Task brief: Take each line of the entries below that contains "Previous" and copy it.

Source material:
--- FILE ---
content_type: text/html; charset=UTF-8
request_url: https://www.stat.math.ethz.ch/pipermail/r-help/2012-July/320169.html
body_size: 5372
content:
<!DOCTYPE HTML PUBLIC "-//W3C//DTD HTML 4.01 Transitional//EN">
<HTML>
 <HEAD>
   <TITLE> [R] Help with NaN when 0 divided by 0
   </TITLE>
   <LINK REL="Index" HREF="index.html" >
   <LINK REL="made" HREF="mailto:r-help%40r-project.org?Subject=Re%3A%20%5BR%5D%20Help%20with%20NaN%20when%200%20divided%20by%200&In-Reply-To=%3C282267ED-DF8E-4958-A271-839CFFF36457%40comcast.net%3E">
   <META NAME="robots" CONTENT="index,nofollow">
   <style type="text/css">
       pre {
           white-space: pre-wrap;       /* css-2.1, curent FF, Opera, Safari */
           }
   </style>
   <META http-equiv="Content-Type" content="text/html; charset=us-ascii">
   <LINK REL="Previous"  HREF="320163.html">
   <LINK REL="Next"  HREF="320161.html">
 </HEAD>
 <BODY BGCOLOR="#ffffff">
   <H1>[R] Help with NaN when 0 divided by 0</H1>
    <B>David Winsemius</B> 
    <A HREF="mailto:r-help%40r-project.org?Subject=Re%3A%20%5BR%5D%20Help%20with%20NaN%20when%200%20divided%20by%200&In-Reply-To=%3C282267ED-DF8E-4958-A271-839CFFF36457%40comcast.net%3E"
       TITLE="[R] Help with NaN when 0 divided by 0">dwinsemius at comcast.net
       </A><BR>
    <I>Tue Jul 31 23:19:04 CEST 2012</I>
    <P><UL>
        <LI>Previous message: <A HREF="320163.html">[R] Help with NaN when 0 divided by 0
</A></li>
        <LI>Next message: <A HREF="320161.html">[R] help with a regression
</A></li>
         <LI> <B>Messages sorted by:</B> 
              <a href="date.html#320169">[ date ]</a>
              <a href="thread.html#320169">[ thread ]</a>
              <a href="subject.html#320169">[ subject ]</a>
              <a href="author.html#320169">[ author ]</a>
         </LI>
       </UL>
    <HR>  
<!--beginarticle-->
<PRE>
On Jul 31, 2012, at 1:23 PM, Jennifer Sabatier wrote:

Response to the task:
   <LINK REL="Previous"  HREF="320163.html">
        <LI>Previous message: <A HREF="320163.html">[R] Help with NaN when 0 divided by 0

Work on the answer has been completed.